• [Material for this task]:
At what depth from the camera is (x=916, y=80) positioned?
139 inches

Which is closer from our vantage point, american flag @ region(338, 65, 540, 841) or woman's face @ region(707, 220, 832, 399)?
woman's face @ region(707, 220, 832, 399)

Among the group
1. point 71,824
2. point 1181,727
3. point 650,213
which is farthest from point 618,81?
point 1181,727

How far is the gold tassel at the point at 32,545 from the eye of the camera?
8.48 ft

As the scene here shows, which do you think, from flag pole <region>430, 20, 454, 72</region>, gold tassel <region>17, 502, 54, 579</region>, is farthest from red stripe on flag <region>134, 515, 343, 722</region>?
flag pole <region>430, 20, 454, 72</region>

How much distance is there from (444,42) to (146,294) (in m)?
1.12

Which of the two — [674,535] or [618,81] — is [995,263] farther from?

* * *

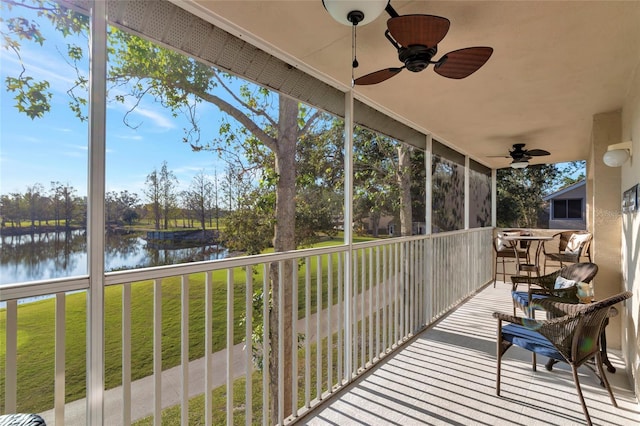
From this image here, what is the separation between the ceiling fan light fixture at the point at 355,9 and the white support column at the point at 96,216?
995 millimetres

• [Set task]: Show every line of the material above that contains the word "tassel", with case counting.

• [The solution]:
How far is the gold tassel at the point at 32,545 from the eye of the camera?
As the scene here shows, which do you think, from flag pole <region>430, 20, 454, 72</region>, gold tassel <region>17, 502, 54, 579</region>, is farthest from red stripe on flag <region>134, 515, 343, 722</region>?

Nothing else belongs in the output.